Yeah.  So I was feeling really amazing about this, and smugly emailed them to my mentor, who promptly emailed back edited versions of all the titles.  He’d boiled them down to two or three words each.  Simple statements.  For example, where I’d written:

“Contracts management and quality metrics: the relationship between state programs and non-profit human services organizations and the development, execution, and monitoring of quality metrics”, he wrote “Contracts Management”.  What I wrote:

“Supporting multi-modal communication:  Assessing needs, identifying strengths and opportunities for the development of meaningful communication”

and

“Sensory integration and its impact on interaction with one’s environment: How regulating sensory systems allows the cultivation and further development of meaningful contact with inner and outer worlds”

What he wrote: “Diversity in the Workplace”.
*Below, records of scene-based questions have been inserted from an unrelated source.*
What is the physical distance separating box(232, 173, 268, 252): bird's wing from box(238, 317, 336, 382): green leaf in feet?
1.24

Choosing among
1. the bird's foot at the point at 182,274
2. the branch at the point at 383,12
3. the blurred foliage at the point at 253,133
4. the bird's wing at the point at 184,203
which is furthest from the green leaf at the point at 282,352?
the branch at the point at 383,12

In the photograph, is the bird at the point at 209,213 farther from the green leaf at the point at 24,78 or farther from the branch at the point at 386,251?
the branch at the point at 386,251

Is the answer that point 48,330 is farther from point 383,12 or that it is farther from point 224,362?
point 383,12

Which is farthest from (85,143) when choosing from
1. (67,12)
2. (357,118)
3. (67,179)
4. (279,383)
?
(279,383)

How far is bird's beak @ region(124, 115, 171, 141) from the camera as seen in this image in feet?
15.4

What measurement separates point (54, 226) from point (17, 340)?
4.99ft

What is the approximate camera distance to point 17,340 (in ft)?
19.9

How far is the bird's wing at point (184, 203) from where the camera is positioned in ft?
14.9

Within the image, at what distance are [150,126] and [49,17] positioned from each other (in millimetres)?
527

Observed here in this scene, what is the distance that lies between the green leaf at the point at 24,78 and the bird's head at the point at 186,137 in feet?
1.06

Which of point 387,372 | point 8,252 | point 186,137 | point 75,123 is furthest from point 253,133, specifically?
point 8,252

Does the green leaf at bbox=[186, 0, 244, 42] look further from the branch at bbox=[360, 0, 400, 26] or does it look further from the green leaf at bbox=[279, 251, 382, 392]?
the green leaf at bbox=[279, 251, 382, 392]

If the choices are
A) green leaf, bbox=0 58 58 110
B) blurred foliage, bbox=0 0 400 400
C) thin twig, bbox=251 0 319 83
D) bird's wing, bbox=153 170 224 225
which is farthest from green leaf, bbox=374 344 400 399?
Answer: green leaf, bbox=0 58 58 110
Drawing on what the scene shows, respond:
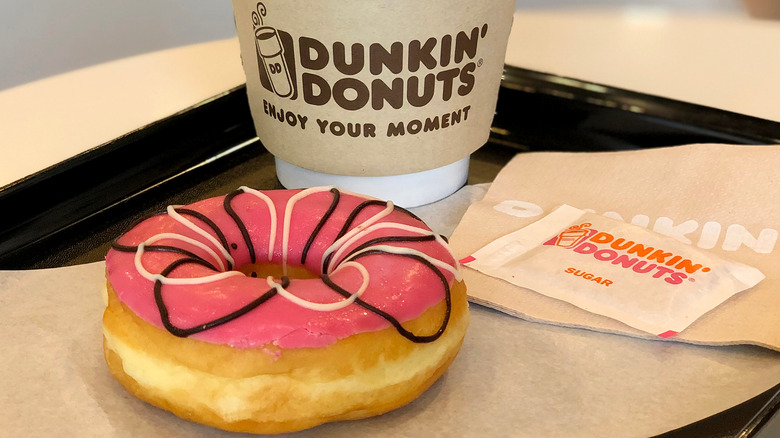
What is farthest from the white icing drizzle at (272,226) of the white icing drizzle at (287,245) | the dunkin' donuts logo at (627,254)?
the dunkin' donuts logo at (627,254)

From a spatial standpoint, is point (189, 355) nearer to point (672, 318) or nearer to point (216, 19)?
point (672, 318)

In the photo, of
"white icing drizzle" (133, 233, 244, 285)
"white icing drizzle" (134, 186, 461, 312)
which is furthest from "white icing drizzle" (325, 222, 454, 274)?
"white icing drizzle" (133, 233, 244, 285)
First let me say that there is nothing wrong with his versions of my titles.  After I recovered from the initial shock of seeing beautiful wordsmithing tossed away (yes, I am aware that “wordsmithing” is not a word, and the irony therein), I started to laugh.  I started to laugh and I haven’t quite stopped.  Because at the end of the day, this was a perfect summary of my entire life; I am given a Thing To Do, so I obsess and I plan and I strategize, and generally OVERACHIEVE the thing, only to discover that I could have done a third of whatever it was and that would be acceptable.  To me, it feels like I would not be doing my best.  And I take the instructions SO literally.
If my mentor had said, for example, “come up with four titles for possible essays- they should be no more than three words each”, I would have done just that.  But because his instruction was vague, I took it all the way to the top.
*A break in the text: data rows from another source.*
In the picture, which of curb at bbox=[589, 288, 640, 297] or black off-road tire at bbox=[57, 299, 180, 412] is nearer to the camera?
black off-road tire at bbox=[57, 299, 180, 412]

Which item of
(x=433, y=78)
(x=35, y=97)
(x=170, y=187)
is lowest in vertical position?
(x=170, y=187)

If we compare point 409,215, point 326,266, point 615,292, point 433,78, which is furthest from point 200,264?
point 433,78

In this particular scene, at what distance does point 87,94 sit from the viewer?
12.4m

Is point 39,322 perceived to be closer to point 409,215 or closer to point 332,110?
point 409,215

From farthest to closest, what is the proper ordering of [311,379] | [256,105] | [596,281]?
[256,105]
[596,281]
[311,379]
People.  I need parameters.  Please don’t be vague.

Since I typically provide a takeaway from each writing, here it is:  Understand that the best way to provide the proper information (not just for the autistic brain, but all brains) is to be specific. Don’t take for granted that the other person knows what you meant, spell it out.  Then if they later tell you that they don’t need that level of specificity, you can tailor your information for their processing style.
The reason I say this is that when you make things (including information) accessible and understandable to all people, you are modeling inclusive practice.  When everyone knows what something means, EVERYONE knows what something means, regardless of how their brain takes in and handles the information given. When you make it so that everyone can get to where they need to be, whether that is a geographical location or an understanding of a concept, you are making that place inclusive.